Por esta razón, hemos entendido la necesidad imperiosa del ser humano para la solución de conflictos a través del diálogo, de la negociación que parte del principio de igualdad de derechos para todos en la base del respeto mutuo y la consideración. Pues nadie, ni individualmente, ni como grupo está dispuesto a perder sus derechos, y mucho menos a ser maltratado por otros. Pero muy lamentablemente, a pesar de los grandes esfuerzos que se han hecho y de los grandes alcances de las naciones para lograr el equilibrio vemos como en una gran mayoría de los casos es imposible la conciliación entre las partes afectadas.
Pareciera que la evolución del hombre ha sido en el pensamiento, en el saber y, en nuestro mundo moderno, en la tecnología; mientras que el espíritu del hombre se encuentra en un estado tan primitivo y salvaje como el de nuestros antecesores de la prehistoria. Hemos logrado conquistar el espacio, pero no hemos logrado conquistar nuestras propias almas. Hemos logrado someter a los animales y a la naturaleza en nuestro favor, pero constantemente fallamos en someternos a nosotros mismos al orden y al equilibrio que anhelamos.

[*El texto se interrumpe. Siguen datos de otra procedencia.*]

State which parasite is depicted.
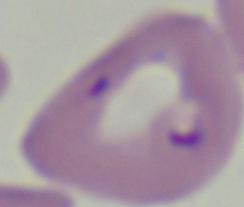

Babesia.

Summary:
  - Magnification: 1000x
  - Modality: photomicrograph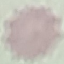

La lucha del hombre es una lucha sin tregua, su alma se encuentra atrapada en su propio laberinto. Hemos buscado en muchas fuentes la solución. Queremos paz, pero la paz se nos ha cobrado con el alto precio de la vida, y sin vida la paz no tiene razón de ser. La respuesta depende, por supuesto, de nuestras decisiones ante cada situación que enfrentamos, pero la fuente para obtener la paz interior, esa que emana de lo profundo de nuestro ser permitiéndonos encontrar y transitar ese camino pacífico en la resolución de los conflictos no se compra con dinero, ni se obtiene mediante practicas esotéricas.

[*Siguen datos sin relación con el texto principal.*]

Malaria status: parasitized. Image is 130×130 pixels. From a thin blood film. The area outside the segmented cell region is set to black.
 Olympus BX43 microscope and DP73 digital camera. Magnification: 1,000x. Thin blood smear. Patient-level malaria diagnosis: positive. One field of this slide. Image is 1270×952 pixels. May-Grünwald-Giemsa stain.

La verdadera paz se encuentra en Dios, porque es precisamente en la relación con Dios donde se resuelve el primer gran conflicto del hombre que es, sin lugar a dudas, culpar a su Hacedor de sus propios y desventurados errores. Es imposible estar en paz con nuestros semejantes sin antes estar en paz con Dios, y la paz con Dios se engrandece cada día en la medida en que nuestra relación de amistad con nuestro hacedor se profundiza. Sin embargo, insistimos en buscar la paz en un mundo carente de ella.
Cuando Jesús estaba preparando a sus discípulos, explicándoles todas las cosas que acontecerían después de su muerte, entre muchas de sus palabras de consuelo les dijo: "La paz les dejo, mi paz les doy. Yo no se las doy como el mundo la da. No se angustien ni tengan miedo". (San Juan 14: 27). Él nos ofreció su paz, la que al hacer nido en nuestras vidas desvanece toda angustia y nos libra de todo miedo. Y un hombre sin angustias y sin miedos es un hombre sin conflictos. Pero nosotros nos empeñamos en buscar nuestra paz en otras fuentes, para darnos cuenta luego que resulta ser tan frágil y circunstancial como nosotros mismos.
Esta paz de la que habló Jesucristo hace más de dos mil años está tan vigente hoy en día como estuvo para sus discípulos. Si te acercas confiadamente al Señor y le abres tu corazón con una sencilla oración pidiéndole Su paz, te aseguro que la angustia se desvanecerá y el miedo se convertirá en fortaleza para hacerle frente a cada situación que se te presente en la vida. Entenderás entonces que solo la paz de Dios, te hace estar en paz con Dios y con tus semejantes.